Every line below from the one containing "family: Sciuridae" through the one containing "scientific name: Muntiacus vuquangensis" must be transcribed exactly. Omit all lines outside that stretch.
--- Material provided Enclosed Below ---
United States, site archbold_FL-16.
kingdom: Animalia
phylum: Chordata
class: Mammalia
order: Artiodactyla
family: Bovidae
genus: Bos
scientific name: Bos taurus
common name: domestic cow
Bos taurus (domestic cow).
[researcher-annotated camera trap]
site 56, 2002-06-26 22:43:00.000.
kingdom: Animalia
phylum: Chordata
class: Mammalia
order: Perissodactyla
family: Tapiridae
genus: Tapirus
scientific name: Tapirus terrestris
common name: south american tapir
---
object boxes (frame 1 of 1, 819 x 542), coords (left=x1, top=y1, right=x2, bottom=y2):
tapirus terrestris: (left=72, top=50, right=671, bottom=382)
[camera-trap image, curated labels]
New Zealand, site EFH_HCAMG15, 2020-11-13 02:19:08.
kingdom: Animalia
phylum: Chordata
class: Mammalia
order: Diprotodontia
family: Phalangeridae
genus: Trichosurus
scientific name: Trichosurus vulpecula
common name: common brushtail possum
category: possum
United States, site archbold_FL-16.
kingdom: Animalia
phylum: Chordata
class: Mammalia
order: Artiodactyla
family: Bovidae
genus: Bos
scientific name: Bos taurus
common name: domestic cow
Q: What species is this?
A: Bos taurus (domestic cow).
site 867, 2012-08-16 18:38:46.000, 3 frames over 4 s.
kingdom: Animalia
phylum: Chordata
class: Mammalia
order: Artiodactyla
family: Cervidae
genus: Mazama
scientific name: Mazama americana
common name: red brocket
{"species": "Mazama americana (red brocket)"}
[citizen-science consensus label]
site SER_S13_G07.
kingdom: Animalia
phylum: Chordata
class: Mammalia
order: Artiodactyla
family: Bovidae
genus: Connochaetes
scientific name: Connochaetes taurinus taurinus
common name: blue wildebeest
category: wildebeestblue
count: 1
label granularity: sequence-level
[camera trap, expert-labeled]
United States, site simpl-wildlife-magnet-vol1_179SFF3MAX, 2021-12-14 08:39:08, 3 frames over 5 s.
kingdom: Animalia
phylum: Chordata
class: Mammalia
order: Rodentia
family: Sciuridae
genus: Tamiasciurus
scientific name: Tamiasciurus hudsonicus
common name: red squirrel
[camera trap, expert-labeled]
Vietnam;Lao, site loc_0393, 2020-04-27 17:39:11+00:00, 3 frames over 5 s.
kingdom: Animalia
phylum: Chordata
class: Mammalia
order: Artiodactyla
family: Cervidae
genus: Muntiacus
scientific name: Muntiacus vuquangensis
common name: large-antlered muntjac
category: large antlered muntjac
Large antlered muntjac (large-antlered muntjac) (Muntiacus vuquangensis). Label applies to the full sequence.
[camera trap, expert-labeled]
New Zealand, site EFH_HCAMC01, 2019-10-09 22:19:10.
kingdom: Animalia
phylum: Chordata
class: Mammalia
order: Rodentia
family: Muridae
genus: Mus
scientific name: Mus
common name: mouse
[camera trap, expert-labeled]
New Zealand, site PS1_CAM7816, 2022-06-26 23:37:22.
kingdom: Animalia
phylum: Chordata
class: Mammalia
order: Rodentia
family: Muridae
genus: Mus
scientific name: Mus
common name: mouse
--- End of Enclosed Material provided ---
*Written answer*
family: Sciuridae
genus: Tamiasciurus
scientific name: Tamiasciurus hudsonicus
common name: red squirrel
[camera trap, expert-labeled]
Vietnam;Lao, site loc_0393, 2020-04-27 17:39:11+00:00, 3 frames over 5 s.
kingdom: Animalia
phylum: Chordata
class: Mammalia
order: Artiodactyla
family: Cervidae
genus: Muntiacus
scientific name: Muntiacus vuquangensis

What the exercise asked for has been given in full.